Safewalk for the Visually Impaired
Introduction
The streets we live on are often filled with various obstacles, and unexpected hazards can arise at any moment, making it challenging for visually impaired people to walk safely. SafeWalk is a tool designed specifically to aid visually impaired individuals navigate these streets securely. SafeWalk identifies obstacles near the user and provides timely audio alerts using the fine-tuned object detection model on-device. Additionally, through the integrated visual language model, users can receive detailed descriptions or ask questions about images captured in real-time through their phone's camera.
Problem & Motivation
- Problem statement: Over 36 million people globally live with severe visual impairments — a number projected to double within the next 30 years. Meanwhile, more than 270,000 pedestrians die annually on roads. Navigating outdoor environments poses a daily challenge for many visually impaired individuals, with limited access to reliable tools to assist in real-time hazard detection and spatial awareness.
- Target users: SafeWalk is designed for visually impaired individuals living in urban areas who have access to a smartphone. Our product supports voice interaction, multiple languages, and on-demand scene description to accommodate various levels of vision impairment and preferences for interaction.

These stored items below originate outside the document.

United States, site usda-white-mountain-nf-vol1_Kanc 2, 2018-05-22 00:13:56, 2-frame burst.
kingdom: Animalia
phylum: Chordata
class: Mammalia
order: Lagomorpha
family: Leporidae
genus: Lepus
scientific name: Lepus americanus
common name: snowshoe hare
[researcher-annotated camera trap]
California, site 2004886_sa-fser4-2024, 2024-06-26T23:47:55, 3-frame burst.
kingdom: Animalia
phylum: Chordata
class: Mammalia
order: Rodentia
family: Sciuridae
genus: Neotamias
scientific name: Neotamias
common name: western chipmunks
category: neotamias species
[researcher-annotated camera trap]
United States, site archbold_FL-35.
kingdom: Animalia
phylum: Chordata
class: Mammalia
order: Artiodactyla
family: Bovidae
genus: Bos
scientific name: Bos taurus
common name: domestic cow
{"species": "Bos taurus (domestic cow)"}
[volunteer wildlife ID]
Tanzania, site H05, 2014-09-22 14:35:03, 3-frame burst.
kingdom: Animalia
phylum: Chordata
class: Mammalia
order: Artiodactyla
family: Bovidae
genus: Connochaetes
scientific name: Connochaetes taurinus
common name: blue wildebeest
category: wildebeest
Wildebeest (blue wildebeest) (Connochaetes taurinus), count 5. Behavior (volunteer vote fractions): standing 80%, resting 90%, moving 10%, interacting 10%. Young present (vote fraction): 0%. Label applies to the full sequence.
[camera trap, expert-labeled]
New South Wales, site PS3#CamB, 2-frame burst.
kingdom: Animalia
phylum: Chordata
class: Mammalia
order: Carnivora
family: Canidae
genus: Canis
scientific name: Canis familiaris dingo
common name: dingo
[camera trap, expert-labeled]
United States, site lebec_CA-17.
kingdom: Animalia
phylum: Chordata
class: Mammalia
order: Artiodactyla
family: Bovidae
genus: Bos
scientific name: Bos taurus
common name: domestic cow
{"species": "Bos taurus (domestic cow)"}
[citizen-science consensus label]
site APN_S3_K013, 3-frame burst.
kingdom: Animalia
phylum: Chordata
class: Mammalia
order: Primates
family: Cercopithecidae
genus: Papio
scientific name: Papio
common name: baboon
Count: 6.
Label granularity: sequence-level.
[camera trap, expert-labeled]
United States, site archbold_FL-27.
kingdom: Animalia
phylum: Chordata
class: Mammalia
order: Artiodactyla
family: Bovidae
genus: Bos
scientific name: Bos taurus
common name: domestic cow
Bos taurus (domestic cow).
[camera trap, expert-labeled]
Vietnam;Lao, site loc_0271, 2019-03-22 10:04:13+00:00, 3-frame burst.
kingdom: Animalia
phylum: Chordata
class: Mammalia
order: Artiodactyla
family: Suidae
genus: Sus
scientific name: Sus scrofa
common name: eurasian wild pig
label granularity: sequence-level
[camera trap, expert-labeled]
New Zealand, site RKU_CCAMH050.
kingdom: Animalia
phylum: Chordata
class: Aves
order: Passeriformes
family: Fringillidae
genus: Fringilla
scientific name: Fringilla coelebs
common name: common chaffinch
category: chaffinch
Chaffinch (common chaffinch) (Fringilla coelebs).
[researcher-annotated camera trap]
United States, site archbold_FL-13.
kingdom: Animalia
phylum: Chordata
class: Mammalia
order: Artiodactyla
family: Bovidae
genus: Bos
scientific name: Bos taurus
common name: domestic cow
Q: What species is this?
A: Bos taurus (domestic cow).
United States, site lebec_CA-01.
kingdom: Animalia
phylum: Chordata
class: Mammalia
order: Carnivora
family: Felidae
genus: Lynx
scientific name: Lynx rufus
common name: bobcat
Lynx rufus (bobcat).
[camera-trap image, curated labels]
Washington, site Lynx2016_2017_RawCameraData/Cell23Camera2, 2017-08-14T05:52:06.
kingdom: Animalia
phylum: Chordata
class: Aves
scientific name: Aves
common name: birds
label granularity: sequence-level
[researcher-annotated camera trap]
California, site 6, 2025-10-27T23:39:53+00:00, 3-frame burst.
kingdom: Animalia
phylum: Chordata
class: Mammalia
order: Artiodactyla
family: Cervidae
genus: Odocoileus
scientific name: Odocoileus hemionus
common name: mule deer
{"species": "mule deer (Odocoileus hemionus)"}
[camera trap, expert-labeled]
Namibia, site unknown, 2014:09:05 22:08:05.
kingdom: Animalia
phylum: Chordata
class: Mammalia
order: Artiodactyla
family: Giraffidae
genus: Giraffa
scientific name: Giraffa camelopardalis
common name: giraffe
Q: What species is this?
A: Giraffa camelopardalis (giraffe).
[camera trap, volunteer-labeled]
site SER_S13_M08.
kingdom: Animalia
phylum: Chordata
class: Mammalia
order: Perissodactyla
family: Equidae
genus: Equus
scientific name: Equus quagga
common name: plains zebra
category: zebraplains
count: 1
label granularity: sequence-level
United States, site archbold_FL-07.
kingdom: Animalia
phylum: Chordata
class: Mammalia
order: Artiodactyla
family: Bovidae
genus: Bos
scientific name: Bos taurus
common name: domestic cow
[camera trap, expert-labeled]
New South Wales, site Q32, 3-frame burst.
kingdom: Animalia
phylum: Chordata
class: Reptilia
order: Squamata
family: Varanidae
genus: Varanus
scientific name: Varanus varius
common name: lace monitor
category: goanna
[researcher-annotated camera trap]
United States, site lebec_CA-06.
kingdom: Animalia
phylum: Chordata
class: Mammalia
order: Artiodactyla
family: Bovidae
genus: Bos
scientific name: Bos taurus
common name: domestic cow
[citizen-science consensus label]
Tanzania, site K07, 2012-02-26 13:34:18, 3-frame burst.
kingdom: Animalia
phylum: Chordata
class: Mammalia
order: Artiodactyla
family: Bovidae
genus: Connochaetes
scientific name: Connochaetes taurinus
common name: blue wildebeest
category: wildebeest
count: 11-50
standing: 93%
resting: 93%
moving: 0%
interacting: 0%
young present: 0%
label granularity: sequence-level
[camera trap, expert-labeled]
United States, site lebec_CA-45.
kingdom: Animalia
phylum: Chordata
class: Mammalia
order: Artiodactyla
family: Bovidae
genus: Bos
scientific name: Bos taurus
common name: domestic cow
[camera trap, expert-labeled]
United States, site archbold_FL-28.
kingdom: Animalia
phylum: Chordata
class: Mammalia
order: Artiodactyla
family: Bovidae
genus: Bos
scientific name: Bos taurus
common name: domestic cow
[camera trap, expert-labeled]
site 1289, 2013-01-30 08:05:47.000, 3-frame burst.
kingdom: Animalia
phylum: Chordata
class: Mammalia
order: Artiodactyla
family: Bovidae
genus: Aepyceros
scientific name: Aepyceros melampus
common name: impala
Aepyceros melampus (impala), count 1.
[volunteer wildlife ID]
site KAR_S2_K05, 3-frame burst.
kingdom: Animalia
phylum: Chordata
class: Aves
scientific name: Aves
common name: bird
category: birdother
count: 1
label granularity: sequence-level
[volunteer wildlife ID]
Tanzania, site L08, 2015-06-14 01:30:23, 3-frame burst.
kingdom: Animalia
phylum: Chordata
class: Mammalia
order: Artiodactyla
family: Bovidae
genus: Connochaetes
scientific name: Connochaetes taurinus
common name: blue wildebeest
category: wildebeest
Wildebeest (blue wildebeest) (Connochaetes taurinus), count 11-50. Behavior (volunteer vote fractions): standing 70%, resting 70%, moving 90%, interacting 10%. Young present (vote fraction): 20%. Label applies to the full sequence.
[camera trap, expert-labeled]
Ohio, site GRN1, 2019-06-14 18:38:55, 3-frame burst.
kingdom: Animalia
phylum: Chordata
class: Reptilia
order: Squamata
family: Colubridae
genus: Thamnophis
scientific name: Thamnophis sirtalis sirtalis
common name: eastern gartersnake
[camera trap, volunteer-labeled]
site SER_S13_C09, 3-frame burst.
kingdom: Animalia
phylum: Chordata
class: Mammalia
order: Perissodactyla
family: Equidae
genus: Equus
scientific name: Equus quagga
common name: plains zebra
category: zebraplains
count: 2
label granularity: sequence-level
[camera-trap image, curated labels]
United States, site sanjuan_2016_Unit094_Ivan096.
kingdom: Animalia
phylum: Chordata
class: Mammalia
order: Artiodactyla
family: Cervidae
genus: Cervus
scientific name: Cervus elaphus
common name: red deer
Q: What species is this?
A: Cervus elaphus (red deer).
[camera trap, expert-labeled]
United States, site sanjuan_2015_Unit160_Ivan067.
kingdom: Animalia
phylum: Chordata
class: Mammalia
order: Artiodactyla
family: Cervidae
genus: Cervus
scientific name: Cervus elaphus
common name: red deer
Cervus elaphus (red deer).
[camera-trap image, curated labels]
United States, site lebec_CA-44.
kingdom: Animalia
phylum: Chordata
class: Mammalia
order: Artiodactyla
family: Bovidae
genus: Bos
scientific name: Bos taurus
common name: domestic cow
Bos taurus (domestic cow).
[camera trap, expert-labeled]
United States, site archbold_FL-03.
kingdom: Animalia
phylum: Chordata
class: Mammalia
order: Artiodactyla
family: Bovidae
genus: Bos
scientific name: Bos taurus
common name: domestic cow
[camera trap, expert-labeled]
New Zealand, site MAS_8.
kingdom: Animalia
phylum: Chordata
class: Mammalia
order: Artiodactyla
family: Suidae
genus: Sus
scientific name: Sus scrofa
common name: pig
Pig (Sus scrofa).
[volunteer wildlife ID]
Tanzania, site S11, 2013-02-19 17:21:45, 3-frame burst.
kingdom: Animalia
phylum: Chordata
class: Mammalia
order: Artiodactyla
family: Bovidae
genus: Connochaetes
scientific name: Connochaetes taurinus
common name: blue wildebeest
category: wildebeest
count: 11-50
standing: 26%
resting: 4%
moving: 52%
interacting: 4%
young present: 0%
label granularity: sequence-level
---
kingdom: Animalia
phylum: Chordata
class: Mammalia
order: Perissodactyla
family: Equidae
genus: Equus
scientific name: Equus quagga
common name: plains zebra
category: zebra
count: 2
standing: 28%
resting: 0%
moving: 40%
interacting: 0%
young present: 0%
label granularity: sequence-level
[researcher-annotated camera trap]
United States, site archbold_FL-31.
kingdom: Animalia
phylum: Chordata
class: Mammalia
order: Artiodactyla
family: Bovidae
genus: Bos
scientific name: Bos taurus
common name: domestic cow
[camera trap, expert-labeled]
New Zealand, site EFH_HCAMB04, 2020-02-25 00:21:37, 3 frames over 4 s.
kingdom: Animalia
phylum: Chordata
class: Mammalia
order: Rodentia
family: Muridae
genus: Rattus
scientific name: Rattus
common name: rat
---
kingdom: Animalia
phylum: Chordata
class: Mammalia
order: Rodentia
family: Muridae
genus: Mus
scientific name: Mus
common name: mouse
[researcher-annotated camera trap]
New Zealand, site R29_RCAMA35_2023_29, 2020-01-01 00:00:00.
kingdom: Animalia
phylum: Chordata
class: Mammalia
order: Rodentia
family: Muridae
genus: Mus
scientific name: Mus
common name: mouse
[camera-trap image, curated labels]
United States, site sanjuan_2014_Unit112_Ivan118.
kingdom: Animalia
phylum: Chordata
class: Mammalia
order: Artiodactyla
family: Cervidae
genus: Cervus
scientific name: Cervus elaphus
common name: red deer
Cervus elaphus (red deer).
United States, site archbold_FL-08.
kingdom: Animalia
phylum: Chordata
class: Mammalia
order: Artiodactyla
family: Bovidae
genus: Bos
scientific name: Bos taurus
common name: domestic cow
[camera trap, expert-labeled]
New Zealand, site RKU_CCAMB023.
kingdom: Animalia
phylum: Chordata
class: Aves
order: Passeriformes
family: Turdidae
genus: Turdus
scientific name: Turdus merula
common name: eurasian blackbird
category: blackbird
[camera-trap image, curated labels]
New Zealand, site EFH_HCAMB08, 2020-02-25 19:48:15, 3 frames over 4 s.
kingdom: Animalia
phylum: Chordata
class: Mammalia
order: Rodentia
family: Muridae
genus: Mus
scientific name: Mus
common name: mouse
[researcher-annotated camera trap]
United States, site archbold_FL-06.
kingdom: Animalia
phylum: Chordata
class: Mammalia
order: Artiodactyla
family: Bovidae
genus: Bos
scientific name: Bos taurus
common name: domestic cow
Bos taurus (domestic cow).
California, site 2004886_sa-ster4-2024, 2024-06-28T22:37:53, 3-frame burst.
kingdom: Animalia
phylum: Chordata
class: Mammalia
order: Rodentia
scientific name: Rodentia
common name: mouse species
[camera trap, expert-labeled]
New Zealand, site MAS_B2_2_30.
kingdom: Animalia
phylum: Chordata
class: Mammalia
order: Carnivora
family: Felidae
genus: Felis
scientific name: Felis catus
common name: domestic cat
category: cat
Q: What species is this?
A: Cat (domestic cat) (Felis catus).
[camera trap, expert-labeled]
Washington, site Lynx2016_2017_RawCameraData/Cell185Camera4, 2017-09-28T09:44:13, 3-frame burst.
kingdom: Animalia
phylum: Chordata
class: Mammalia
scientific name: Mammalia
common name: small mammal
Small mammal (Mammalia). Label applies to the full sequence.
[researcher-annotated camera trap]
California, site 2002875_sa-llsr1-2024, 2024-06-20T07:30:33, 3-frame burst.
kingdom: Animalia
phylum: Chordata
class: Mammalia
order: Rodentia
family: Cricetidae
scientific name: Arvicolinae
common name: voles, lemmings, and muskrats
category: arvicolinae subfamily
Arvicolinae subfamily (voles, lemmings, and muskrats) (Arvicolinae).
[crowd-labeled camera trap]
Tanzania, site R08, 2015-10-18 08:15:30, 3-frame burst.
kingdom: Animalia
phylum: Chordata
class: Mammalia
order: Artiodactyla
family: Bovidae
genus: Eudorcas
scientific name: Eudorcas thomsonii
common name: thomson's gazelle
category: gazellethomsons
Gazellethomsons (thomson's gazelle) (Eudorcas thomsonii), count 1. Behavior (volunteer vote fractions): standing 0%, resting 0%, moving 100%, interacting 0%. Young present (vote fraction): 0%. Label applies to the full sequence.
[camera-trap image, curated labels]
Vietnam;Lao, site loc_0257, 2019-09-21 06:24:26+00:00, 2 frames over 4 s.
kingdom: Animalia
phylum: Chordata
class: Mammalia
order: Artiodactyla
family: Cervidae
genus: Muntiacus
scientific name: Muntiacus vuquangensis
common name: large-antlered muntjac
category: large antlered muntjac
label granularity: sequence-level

- Market impact: The assistive technology market was valued at $3.9 billion in 2021 and is expected to grow to $13.2 billion by 2030. We aim to support and empower this growing demographic by making mobility tools smarter, more personalized, and accessible to all.
- Domain expert insight: In our user research, we interviewed a domain expert to better understand the daily challenges visually impaired individuals face. The conversation emphasized the need for proactive, adaptive, and context-aware assistance — affirming the direction of SafeWalk's real-time object detection and voice-guided features. Their feedback played a key role in shaping our alert rules and scene description functions.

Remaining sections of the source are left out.